Last year, Google pitched Flow as a “for creatives, by creatves” hub. It promised to cut out the need for half a dozen different apps. Instead of bouncing between tools for video, animation, and editing, you’d stay in one place. Now, they’re making good on that promise with features that actually let the AI hold your hand through the process.

Flow gets a brain (and a memory)

Elias Roman, Google’s senior director of product management, said creators hate fragmented workflows. He called it the end of the “flow state.” Switching between expensive single-purpose apps breaks your focus. Flow is trying to fix that with three big pushes: better control, cross-media compatibility, and fewer silos.

First up? Flow stops being just a prompt-box. It’s becoming a conversational agent. Powered by Gemini, it remembers your project history. It acts like a sounding board. Stuck on dialogue? The AI can brainstorm plot points with you. It’s less about generating one-off clips and more about long-form collaboration.

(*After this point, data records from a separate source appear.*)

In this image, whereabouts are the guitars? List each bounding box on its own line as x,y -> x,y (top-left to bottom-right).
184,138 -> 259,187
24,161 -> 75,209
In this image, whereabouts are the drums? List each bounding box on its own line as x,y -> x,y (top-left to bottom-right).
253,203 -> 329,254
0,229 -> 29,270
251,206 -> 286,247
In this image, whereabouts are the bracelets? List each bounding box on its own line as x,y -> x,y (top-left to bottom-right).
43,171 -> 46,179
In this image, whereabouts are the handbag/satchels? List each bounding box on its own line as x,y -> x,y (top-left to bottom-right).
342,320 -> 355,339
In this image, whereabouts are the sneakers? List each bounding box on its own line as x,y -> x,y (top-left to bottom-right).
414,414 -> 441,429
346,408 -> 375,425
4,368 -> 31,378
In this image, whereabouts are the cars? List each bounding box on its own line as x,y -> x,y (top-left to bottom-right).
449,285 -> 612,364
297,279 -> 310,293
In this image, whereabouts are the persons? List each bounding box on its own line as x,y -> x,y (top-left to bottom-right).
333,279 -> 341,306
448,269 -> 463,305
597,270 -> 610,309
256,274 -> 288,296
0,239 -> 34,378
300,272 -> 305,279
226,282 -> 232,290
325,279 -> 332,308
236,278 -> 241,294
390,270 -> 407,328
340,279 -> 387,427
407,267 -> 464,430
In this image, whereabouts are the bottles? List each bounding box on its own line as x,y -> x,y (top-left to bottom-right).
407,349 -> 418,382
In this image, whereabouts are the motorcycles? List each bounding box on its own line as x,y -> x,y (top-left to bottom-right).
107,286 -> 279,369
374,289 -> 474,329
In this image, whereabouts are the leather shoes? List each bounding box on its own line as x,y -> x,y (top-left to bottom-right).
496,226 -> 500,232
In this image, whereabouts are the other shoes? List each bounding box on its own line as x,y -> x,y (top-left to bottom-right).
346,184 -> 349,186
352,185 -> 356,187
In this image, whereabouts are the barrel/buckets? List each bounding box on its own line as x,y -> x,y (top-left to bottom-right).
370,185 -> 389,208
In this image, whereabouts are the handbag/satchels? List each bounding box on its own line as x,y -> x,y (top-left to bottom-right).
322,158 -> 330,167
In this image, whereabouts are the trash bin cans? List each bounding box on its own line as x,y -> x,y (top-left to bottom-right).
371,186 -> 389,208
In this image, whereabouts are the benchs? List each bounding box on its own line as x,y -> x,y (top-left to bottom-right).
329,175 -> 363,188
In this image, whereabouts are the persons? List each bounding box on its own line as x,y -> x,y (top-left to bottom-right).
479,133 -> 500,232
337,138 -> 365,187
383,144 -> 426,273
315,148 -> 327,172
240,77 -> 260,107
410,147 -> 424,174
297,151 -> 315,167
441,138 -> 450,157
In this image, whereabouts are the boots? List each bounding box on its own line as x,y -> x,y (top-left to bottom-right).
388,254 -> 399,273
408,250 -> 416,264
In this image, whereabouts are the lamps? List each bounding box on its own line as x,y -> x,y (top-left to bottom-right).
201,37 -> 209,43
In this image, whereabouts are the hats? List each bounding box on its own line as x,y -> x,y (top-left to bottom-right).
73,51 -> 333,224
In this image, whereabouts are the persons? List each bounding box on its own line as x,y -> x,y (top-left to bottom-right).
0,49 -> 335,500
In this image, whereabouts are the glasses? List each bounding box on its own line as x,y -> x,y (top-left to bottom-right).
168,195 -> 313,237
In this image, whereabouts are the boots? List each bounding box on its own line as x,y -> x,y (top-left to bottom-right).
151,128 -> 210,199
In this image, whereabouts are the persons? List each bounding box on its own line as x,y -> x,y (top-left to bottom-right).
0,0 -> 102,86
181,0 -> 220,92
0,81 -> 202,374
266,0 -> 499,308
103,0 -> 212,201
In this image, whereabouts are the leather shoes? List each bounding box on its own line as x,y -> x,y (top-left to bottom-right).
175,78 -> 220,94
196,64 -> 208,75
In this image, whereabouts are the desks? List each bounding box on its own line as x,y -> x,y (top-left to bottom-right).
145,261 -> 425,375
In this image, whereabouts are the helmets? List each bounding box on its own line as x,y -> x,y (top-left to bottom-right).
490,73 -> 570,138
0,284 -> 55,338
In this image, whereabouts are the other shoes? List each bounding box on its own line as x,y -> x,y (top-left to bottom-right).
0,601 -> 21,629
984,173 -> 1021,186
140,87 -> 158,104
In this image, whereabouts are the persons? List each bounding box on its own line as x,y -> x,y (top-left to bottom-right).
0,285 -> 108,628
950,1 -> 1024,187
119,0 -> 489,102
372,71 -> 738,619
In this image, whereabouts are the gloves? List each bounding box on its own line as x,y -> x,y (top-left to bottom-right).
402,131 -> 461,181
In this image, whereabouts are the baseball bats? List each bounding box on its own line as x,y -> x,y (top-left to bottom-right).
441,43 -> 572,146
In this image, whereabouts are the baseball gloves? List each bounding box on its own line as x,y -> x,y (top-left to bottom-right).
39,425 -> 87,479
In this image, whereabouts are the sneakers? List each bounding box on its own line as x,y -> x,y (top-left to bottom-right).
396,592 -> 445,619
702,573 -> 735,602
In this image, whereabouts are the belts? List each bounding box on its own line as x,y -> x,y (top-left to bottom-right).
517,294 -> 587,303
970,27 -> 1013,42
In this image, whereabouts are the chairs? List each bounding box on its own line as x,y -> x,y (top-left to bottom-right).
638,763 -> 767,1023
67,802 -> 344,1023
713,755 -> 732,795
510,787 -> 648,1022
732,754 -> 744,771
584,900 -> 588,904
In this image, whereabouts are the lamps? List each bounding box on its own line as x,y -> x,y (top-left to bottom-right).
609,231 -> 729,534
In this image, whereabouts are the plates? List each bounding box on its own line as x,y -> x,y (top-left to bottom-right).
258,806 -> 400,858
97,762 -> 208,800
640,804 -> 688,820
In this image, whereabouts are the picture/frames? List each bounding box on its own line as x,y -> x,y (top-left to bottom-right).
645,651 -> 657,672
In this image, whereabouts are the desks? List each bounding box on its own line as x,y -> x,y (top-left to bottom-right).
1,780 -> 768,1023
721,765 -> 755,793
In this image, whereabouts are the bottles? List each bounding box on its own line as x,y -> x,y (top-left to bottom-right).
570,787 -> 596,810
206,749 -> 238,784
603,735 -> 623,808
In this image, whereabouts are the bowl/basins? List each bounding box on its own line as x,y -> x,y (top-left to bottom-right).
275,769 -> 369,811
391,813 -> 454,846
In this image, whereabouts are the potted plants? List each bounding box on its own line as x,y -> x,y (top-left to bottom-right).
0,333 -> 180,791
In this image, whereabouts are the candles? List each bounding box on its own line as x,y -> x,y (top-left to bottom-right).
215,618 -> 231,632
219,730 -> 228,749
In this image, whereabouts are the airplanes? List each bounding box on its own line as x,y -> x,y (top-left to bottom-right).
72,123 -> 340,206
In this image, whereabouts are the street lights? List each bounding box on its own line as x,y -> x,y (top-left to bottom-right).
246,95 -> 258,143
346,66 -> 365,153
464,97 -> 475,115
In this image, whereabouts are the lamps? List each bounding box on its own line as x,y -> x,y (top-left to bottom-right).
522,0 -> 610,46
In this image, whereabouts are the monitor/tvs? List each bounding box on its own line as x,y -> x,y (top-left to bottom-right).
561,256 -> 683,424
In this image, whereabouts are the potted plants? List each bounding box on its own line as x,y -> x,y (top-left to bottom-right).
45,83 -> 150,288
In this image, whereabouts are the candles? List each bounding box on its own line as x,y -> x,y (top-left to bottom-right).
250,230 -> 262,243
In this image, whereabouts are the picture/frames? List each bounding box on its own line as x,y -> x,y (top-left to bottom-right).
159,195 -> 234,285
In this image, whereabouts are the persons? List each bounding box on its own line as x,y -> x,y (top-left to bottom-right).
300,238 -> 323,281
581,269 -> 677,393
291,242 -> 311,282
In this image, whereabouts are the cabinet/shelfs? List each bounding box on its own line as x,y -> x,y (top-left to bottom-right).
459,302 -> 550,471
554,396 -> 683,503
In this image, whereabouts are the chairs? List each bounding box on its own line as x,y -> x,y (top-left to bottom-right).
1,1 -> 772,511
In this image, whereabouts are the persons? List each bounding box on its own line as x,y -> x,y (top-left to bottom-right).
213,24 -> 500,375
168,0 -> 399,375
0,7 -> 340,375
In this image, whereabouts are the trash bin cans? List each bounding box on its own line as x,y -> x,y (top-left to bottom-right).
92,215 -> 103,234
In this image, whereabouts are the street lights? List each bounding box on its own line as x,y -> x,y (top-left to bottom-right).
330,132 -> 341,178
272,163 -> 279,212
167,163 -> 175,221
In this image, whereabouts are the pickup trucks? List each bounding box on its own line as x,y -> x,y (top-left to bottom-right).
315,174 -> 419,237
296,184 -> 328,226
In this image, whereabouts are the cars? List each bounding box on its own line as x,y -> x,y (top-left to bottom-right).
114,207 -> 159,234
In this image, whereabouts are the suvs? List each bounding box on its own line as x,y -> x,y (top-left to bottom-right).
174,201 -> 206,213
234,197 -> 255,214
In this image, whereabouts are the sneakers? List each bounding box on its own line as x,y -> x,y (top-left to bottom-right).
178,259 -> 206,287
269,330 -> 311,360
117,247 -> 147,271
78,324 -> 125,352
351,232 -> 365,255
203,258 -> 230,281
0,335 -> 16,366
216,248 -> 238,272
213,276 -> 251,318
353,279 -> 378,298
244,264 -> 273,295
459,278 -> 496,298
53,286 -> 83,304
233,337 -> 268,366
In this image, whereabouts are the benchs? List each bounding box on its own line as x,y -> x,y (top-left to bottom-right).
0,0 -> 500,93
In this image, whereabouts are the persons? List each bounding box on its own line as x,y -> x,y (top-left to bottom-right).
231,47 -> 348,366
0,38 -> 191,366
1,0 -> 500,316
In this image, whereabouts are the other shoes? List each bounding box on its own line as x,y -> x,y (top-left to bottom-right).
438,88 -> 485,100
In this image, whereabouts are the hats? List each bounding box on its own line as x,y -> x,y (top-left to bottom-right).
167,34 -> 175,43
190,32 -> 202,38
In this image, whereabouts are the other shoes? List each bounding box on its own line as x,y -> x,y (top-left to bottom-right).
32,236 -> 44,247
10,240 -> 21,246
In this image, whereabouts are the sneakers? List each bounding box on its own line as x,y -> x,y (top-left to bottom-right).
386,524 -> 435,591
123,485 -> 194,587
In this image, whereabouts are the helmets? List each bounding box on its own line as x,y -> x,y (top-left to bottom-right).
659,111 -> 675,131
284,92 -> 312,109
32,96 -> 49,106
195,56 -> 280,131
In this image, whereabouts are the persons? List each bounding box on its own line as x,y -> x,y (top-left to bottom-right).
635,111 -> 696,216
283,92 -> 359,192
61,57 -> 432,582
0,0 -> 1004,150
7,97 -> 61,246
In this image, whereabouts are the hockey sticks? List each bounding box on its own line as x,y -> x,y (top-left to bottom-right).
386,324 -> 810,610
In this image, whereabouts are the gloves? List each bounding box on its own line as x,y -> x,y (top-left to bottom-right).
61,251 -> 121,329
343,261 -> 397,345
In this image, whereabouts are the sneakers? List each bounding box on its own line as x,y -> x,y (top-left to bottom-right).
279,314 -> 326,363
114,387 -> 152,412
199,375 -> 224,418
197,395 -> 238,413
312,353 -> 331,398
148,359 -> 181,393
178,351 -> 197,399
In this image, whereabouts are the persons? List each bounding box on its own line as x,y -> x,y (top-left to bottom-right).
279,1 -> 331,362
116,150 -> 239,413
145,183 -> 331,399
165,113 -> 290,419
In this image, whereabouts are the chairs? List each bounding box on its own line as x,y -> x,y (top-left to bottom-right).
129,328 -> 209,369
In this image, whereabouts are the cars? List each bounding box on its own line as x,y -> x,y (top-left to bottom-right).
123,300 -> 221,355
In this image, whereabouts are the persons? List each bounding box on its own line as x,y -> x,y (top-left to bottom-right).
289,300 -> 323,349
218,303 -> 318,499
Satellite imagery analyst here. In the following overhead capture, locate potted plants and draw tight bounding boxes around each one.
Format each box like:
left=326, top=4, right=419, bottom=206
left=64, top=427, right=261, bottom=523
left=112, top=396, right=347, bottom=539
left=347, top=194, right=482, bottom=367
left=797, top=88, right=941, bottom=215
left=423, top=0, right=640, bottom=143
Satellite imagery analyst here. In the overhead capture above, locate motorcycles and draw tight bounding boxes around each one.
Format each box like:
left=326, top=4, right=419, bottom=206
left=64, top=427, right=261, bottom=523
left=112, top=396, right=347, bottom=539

Then there are Flow Tools. You can code custom workflows using plain English. No JavaScript required. Want a specific video resizer or a weird shader effect? Just describe it. Build it. Share it. The feature turns users into mini-developers without the developer headache.

The real shift isn’t the speed. It’s the agency. You tell the tool what you want, not how to compute it.

The engine powering this is Gemini Omni Flash. Google’s jokingly called it “Nano Banana,” which is probably not their best PR choice. But it’s serious tech. It brings precise video-to-video editing to the table. More importantly, it handles character consistency. If your avatar has a scar in scene one, it has that scar in scene two. The model is live for global Google AI subscribers now.

Roman gave a demo that felt less like a sales pitch and more like magic trickery. He built a 1980s Times Square scene from scratch. He enforced strict constraints—like embedding a miniature pinscher in every shot as an Easter egg. He edited side-by-side videos with text commands. He rendered ASCII art characters on the fly. The system didn’t blink.

Oh, and they built mobile apps. Finally. Flow is in beta on Android (iOS is coming). Flow Music is live on iOS (Android is pending). Creators can now brainstorm while standing in line at coffee.

Music gets precise treatment

Flow Music got some love too. Usually, AI music generators are blunt instruments. You prompt “happy jazz” and pray for the best. Google wants to give you a scalpel instead.

You can now edit parts of a song individually. Want to change the lyrics but keep the beat? Easy. Want to translate the vocals into another language without altering the melody? Doable. You’re not regenerating the whole track from scratch every time. That saves time and keeps the vibe consistent.

Then there’s the cover feature. It lets you take an existing track—keeping the melody and structure—and swap the genre. Turn a pop anthem into lo-fi beats. The structure stays, the flavor changes.

Finally, Omni Flash comes to music videos. You don’t just get an audio track. You can conversationally direct a visual companion to go with it. Tell the AI you want neon lights, a rainy alley, or a synthwave sunset. It builds the scenes to match your song’s mood. Available now to subscribers.

So what now? We have AI that remembers us, talks to us, and edits alongside us. It feels powerful. Also, maybe a little unnerving?